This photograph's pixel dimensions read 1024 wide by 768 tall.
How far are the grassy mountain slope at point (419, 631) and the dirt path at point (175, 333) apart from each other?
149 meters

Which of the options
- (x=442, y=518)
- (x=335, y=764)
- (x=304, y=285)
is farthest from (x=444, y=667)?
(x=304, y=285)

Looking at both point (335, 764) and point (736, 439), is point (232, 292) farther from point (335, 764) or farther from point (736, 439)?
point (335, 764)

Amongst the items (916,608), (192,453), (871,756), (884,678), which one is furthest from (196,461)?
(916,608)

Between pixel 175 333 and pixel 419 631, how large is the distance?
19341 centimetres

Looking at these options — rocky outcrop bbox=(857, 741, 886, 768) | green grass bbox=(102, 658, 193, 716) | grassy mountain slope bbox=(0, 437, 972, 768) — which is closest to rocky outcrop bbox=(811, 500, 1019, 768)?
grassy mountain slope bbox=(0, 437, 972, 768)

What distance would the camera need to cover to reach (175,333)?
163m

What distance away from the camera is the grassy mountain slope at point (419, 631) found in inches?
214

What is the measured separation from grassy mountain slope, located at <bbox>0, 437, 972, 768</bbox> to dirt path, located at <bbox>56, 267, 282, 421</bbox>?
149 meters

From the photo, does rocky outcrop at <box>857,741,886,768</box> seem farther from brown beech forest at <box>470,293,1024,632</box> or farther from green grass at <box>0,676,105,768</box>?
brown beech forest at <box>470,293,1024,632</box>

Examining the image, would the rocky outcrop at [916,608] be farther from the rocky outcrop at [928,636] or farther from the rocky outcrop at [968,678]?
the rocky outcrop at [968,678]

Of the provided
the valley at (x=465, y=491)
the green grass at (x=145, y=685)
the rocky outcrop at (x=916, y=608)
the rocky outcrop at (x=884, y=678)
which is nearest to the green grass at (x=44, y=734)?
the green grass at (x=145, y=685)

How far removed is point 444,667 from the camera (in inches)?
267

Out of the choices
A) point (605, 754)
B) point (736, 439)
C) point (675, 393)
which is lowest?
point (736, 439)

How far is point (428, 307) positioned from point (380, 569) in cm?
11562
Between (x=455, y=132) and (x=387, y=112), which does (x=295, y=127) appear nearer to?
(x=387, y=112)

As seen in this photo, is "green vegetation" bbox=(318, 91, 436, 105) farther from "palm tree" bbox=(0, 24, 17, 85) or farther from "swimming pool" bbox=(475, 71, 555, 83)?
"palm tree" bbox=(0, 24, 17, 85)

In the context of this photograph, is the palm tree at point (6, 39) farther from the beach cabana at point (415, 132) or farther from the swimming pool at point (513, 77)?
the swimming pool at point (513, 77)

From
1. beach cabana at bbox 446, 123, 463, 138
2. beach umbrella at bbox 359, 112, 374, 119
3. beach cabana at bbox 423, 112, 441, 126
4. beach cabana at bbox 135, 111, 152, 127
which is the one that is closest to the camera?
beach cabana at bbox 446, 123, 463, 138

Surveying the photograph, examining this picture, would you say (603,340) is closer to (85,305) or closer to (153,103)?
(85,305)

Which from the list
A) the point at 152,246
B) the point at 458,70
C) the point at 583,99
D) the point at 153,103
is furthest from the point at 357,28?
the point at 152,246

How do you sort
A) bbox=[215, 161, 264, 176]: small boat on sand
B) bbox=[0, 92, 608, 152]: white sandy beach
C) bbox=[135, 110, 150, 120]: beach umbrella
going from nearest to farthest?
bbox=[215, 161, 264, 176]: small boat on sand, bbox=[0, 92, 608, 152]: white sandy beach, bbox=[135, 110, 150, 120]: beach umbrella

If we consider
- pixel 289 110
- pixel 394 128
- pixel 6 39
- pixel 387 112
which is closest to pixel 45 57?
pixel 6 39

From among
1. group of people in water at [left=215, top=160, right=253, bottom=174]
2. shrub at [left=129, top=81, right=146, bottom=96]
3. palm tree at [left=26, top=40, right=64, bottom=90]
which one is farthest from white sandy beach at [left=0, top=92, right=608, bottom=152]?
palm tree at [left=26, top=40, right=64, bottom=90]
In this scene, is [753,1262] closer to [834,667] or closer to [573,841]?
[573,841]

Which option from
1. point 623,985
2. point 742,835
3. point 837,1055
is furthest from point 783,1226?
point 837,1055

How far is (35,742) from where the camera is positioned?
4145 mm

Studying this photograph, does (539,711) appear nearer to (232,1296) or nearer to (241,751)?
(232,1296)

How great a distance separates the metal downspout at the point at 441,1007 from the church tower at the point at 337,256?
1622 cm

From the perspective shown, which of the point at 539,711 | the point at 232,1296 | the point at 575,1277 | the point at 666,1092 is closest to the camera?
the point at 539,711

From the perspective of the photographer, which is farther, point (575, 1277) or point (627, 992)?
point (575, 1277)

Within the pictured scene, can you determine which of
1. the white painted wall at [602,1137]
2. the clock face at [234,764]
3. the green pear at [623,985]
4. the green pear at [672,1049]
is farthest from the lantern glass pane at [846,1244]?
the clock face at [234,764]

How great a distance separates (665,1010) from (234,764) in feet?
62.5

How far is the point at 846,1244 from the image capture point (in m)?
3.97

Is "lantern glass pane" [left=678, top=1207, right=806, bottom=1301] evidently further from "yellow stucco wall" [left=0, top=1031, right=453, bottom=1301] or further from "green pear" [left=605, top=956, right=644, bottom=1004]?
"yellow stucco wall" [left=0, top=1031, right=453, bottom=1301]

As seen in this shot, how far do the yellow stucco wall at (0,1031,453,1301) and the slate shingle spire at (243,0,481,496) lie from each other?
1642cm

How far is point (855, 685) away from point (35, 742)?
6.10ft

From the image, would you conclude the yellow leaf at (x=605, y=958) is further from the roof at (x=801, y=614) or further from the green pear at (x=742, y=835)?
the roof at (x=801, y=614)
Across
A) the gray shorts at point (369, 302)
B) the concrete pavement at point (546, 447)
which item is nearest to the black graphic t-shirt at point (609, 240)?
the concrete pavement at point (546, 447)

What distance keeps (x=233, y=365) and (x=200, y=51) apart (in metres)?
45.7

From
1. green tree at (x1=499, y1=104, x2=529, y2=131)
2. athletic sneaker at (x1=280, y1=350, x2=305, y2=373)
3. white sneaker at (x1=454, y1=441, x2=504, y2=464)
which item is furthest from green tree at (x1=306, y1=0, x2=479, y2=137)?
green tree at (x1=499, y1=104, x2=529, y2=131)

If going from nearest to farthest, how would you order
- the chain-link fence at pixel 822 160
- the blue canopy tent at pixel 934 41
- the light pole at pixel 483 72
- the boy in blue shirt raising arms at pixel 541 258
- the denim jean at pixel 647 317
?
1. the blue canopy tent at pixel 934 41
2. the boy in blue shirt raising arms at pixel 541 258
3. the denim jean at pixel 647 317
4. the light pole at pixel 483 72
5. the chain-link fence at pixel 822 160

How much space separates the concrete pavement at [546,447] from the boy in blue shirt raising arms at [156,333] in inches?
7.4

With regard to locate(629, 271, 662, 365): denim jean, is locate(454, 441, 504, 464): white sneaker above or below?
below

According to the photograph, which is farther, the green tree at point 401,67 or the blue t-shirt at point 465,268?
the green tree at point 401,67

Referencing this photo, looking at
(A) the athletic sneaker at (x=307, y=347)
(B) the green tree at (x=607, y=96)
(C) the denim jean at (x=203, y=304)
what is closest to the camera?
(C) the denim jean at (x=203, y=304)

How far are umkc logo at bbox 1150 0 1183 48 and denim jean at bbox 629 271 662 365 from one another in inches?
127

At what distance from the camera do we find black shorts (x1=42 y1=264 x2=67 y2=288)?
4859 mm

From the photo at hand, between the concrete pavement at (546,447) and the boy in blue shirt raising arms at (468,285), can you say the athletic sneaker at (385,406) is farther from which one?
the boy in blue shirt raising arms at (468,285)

:: DIRECTIVE ::
Every record should be repeated exactly; please leave none out.

:: FINAL RESULT ::
This photograph's pixel dimensions read 1024 wide by 768 tall.
How far are the grassy mountain slope at point (419, 631) and the dirt path at point (175, 333) apart from each other?
149 meters

Which of the options
- (x=442, y=518)
- (x=335, y=764)
- (x=304, y=285)
is farthest from (x=444, y=667)?
(x=304, y=285)

Looking at both point (335, 764) and point (736, 439), is point (232, 292) farther from point (335, 764) or farther from point (736, 439)?
point (335, 764)

Amongst the items (916,608), (192,453), (871,756), (884,678), which one is furthest from (196,461)?
(916,608)

Between pixel 175 333 and pixel 419 631, how large is the distance?
19341 centimetres

Looking at these options — rocky outcrop bbox=(857, 741, 886, 768) | green grass bbox=(102, 658, 193, 716) | grassy mountain slope bbox=(0, 437, 972, 768) — which is closest to rocky outcrop bbox=(811, 500, 1019, 768)?
grassy mountain slope bbox=(0, 437, 972, 768)

What distance would the camera need to cover to reach (175,333)?
163m

What distance away from the camera is the grassy mountain slope at point (419, 631) found in inches?
214

What is the measured separation from grassy mountain slope, located at <bbox>0, 437, 972, 768</bbox> to dirt path, located at <bbox>56, 267, 282, 421</bbox>?
149 meters

From the photo, does rocky outcrop at <box>857,741,886,768</box> seem farther from brown beech forest at <box>470,293,1024,632</box> or farther from green grass at <box>0,676,105,768</box>?
brown beech forest at <box>470,293,1024,632</box>

Examining the image, would the rocky outcrop at [916,608] be farther from the rocky outcrop at [928,636] or farther from the rocky outcrop at [968,678]?
the rocky outcrop at [968,678]

Of the provided
the valley at (x=465, y=491)
the green grass at (x=145, y=685)
the rocky outcrop at (x=916, y=608)
the rocky outcrop at (x=884, y=678)
which is nearest to the green grass at (x=44, y=734)?
the green grass at (x=145, y=685)

How far removed is point 444,667 from the camera (in inches)?
267

Out of the choices
A) point (605, 754)
B) point (736, 439)
C) point (675, 393)
which is lowest?
point (736, 439)

How far is point (428, 307) positioned from point (380, 569) in cm?
11562
Between (x=455, y=132) and (x=387, y=112), which does (x=295, y=127) appear nearer to?
(x=387, y=112)

As seen in this photo, is "green vegetation" bbox=(318, 91, 436, 105) farther from "palm tree" bbox=(0, 24, 17, 85) or farther from "swimming pool" bbox=(475, 71, 555, 83)?
"palm tree" bbox=(0, 24, 17, 85)

In the context of this photograph, is the palm tree at point (6, 39) farther from the beach cabana at point (415, 132) or farther from the swimming pool at point (513, 77)?
the swimming pool at point (513, 77)

From
1. beach cabana at bbox 446, 123, 463, 138
2. beach umbrella at bbox 359, 112, 374, 119
3. beach cabana at bbox 423, 112, 441, 126
4. beach cabana at bbox 135, 111, 152, 127
which is the one that is closest to the camera?
beach cabana at bbox 446, 123, 463, 138

Surveying the photograph, examining this picture, would you say (603,340) is closer to (85,305) or closer to (153,103)?
(85,305)

Which from the list
A) the point at 152,246
B) the point at 458,70
C) the point at 583,99
D) the point at 153,103
is furthest from the point at 357,28?
the point at 152,246

How do you sort
A) bbox=[215, 161, 264, 176]: small boat on sand
B) bbox=[0, 92, 608, 152]: white sandy beach
C) bbox=[135, 110, 150, 120]: beach umbrella
going from nearest to farthest?
bbox=[215, 161, 264, 176]: small boat on sand, bbox=[0, 92, 608, 152]: white sandy beach, bbox=[135, 110, 150, 120]: beach umbrella

If we consider
- pixel 289 110
- pixel 394 128
- pixel 6 39
- pixel 387 112
which is closest to pixel 45 57?
pixel 6 39

From among
1. group of people in water at [left=215, top=160, right=253, bottom=174]
2. shrub at [left=129, top=81, right=146, bottom=96]
3. palm tree at [left=26, top=40, right=64, bottom=90]
which one is farthest from white sandy beach at [left=0, top=92, right=608, bottom=152]?
palm tree at [left=26, top=40, right=64, bottom=90]
In this scene, is [753,1262] closer to [834,667] or closer to [573,841]?
[573,841]

Which option from
1. point 623,985
2. point 742,835
3. point 837,1055
is furthest from point 783,1226?
point 837,1055

How far is (35,742) from where the camera is positioned?
4145 mm

Studying this photograph, does (539,711) appear nearer to (232,1296) or nearer to (241,751)?
(232,1296)

How great a distance separates the metal downspout at the point at 441,1007 from the church tower at the point at 337,256?
1622 cm

From the perspective shown, which of the point at 539,711 | the point at 232,1296 | the point at 575,1277 | the point at 666,1092 is closest to the camera?
the point at 539,711

From the perspective of the photographer, which is farther, point (575, 1277) or point (627, 992)?
point (575, 1277)

Within the pictured scene, can you determine which of
1. the white painted wall at [602,1137]
2. the clock face at [234,764]
3. the green pear at [623,985]
4. the green pear at [672,1049]
is farthest from the lantern glass pane at [846,1244]?
the clock face at [234,764]

How great a distance separates (665,1010) from (234,764) in feet?
62.5

How far is the point at 846,1244 from the image capture point (in m)?
3.97

Is "lantern glass pane" [left=678, top=1207, right=806, bottom=1301] evidently further from "yellow stucco wall" [left=0, top=1031, right=453, bottom=1301] or further from "green pear" [left=605, top=956, right=644, bottom=1004]?
"yellow stucco wall" [left=0, top=1031, right=453, bottom=1301]

As seen in this shot, how far do the yellow stucco wall at (0,1031,453,1301) and the slate shingle spire at (243,0,481,496) lie from each other?
1642cm

How far is point (855, 685) away from point (35, 742)?
6.10ft

From the image, would you conclude the yellow leaf at (x=605, y=958) is further from the roof at (x=801, y=614) or further from the green pear at (x=742, y=835)?
the roof at (x=801, y=614)
Across
A) the gray shorts at point (369, 302)
B) the concrete pavement at point (546, 447)
which item is nearest to the black graphic t-shirt at point (609, 240)?
the concrete pavement at point (546, 447)

What distance keeps (x=233, y=365) and (x=200, y=51) apart (in metres)?
45.7

From
1. green tree at (x1=499, y1=104, x2=529, y2=131)
2. athletic sneaker at (x1=280, y1=350, x2=305, y2=373)
3. white sneaker at (x1=454, y1=441, x2=504, y2=464)
which item is furthest from green tree at (x1=306, y1=0, x2=479, y2=137)?
green tree at (x1=499, y1=104, x2=529, y2=131)

If going from nearest to farthest, how would you order
- the chain-link fence at pixel 822 160
- the blue canopy tent at pixel 934 41
- the light pole at pixel 483 72
- the boy in blue shirt raising arms at pixel 541 258
- the denim jean at pixel 647 317
?
1. the blue canopy tent at pixel 934 41
2. the boy in blue shirt raising arms at pixel 541 258
3. the denim jean at pixel 647 317
4. the light pole at pixel 483 72
5. the chain-link fence at pixel 822 160

How much space separates the concrete pavement at [546,447] from the boy in blue shirt raising arms at [156,333] in inches?
7.4

With regard to locate(629, 271, 662, 365): denim jean, is locate(454, 441, 504, 464): white sneaker above or below?
below

According to the photograph, which is farther, the green tree at point 401,67 or the blue t-shirt at point 465,268?
the green tree at point 401,67

Referencing this photo, looking at
(A) the athletic sneaker at (x=307, y=347)
(B) the green tree at (x=607, y=96)
(C) the denim jean at (x=203, y=304)
what is closest to the camera?
(C) the denim jean at (x=203, y=304)

How far are umkc logo at bbox 1150 0 1183 48 and denim jean at bbox 629 271 662 365 from one another in inches?
127

At what distance from the camera do we find black shorts (x1=42 y1=264 x2=67 y2=288)?
4859 mm

From the photo at hand, between the concrete pavement at (546,447) and the boy in blue shirt raising arms at (468,285), can you say the athletic sneaker at (385,406) is farther from which one?
the boy in blue shirt raising arms at (468,285)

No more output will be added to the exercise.